PROBLEM 2
For the line y=ax+b to pass through the given points
(-1,1), (0,2), (1,2), (2,0) the coefficients would have
to satisfy the (inconsistent) linear system
-a + b = 1
b = 2
a + b = 2
2a + b = 0
which in matrix form is
[-1 1] [a] [1]
[ 0 1] [b] = [2]
[ 1 1] [2]
[ 2 1] [0] .
The associated normal equation for the least-squares solution is thus
[-1 0 1 2] [-1 1] [a*] [-1 0 1 2] [1]
[ 1 1 1 1] [ 0 1] [b*] = [ 1 1 1 1] [2]
[ 1 1] [2]
[ 2 1] [0]
(using the formula in 5.4.5 on page 222 of the textbook), which is to say
[6 2] [a*] [1]
[ ] [ ] = [ ]
[2 4] [b*] [5] .
Solving this (by any of the methods you've learned in class or earlier)
yields a* = -3/10, b* = 7/5 = 14/10, which matches answer (c).

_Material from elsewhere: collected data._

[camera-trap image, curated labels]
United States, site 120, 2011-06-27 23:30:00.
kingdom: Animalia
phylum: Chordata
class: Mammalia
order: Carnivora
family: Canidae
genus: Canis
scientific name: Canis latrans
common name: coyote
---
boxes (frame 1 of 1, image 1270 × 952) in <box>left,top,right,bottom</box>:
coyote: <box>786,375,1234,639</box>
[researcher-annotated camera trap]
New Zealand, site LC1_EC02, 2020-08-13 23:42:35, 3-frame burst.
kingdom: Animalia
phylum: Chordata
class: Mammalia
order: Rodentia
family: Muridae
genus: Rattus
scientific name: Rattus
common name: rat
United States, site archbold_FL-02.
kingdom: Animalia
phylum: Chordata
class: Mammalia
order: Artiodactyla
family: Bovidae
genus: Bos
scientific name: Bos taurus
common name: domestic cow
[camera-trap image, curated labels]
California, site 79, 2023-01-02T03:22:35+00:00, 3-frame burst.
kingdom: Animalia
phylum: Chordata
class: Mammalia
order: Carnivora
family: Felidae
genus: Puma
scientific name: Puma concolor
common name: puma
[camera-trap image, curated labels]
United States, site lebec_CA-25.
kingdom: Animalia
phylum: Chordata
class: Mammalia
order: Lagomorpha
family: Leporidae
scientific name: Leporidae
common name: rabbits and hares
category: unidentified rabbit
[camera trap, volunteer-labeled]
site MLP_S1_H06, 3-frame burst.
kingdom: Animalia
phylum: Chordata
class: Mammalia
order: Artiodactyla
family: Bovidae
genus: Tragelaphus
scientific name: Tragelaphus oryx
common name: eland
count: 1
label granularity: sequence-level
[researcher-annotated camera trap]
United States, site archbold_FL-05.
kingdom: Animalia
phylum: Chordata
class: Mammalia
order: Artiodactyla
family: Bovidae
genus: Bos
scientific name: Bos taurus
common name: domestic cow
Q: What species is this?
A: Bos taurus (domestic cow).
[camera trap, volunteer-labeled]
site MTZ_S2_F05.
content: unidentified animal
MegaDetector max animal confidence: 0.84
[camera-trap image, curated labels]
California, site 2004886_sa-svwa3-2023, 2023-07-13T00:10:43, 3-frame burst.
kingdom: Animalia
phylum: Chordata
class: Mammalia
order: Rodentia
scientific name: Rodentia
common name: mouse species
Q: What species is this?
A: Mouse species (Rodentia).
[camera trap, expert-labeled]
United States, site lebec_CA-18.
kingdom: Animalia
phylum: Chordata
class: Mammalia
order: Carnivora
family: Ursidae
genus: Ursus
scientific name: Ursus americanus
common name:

[Besides checking that these values of a* and b* do satisfy
6a* + 2b* = 1 and 2a* + 4b* = 5, you can also check your work
by verifying directly that, at least among the five given choices,
answer (c) minimizes the sum of the squares of the discrepancies
-a+b-1, b-2, a+b-2, 2a+b in the inconsistent linear system for (a,b).]